**Instruction**:
Using the forum thread on infinitary logic and Platonism, answer the following:
1. Who developed a model theory for infinitary logic?
2. Over which index does infinitary logic use conjunctions and disjunctions to model sentences with universal and existential quantifiers in N?
3. What would a final account of the commenter's view of mathematics at least require?

**Source document**:

I'm really as much discussing how human mathematicians can trust mathematics as I am how AIs can trust mathematics - when we have all that Gödel and Löb and Tarski stuff flying around, some people are tempted to say "Oh, mathematics can't really prove things, therefore not-Platonism and not-infinities", which I think is a mistake.

Comment author: Zetetic 31 December 2011 04:10:45AM 3 points [-]

I might be misunderstanding you, but it looks like you're just describing fragments of infinitary logic which has a pretty solid amount of research behind it. Barwise actually developed a model theory for it, you can find a (slightly old) overview here (in part C).

Infinitary logic admits precisely what you're talking about. For instance; it models sentences with universal and existential quantifiers in N using conjunctions and disjunctions (respectively) over the index ω.

As far as

when we have all that Gödel and Löb and Tarski stuff flying around, some people are tempted to say "Oh, mathematics can't really prove things, therefore not-Platonism and not-infinities", which I think is a mistake.

I don't think the results of Gödel, Löb and Tarski are necessary to conclude that Platonism is at least pretty questionable. I don't know where the "mathematics can't really prove things" bit is coming from - we can prove things in mathematics, and I've never really seen people claim otherwise. Are you implicitly attributing something like Absolute Truth to proofs?

Anyway, I've been thinking about a naturalistic account of anti-realism for a little while. I'm not convinced it's fruitful, but Platonism seems totally incomprehensible to me anymore. I can't see a nice way for it to mesh with what I know about brains and how we form concepts - and the accounts I read can't give any comprehensible account of what exactly the Platonic realm is supposed to be, nor how we access it. It looks like a nice sounding fiction with a big black box called the Platonic realm that everything we can't really explain gets stuck into. Nor can I give any kind of real final account of my view of mathematics, because it would at least require some new neuroscience (which I mention in that link).

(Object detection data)
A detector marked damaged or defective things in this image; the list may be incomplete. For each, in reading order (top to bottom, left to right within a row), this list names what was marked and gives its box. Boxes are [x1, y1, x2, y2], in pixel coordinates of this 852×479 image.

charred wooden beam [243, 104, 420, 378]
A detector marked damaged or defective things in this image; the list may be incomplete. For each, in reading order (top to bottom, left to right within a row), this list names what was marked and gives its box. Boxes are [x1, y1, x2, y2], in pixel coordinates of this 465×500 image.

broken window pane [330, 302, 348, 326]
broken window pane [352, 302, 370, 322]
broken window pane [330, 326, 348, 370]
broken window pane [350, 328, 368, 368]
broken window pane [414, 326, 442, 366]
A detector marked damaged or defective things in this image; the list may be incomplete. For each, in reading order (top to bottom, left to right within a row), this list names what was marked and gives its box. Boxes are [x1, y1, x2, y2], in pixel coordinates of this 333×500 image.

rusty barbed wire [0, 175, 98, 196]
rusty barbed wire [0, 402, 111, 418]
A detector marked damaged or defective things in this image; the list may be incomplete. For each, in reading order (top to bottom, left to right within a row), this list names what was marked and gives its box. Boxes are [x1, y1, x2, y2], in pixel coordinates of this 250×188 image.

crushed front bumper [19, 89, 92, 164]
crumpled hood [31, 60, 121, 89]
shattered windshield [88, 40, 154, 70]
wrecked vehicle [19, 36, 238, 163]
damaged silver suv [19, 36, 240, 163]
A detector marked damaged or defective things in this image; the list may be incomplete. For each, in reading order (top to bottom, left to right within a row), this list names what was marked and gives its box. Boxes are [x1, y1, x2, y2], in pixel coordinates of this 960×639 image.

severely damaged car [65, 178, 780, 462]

**Completed exercise**:
1. Barwise.
2. The index ω.
3. Some new neuroscience.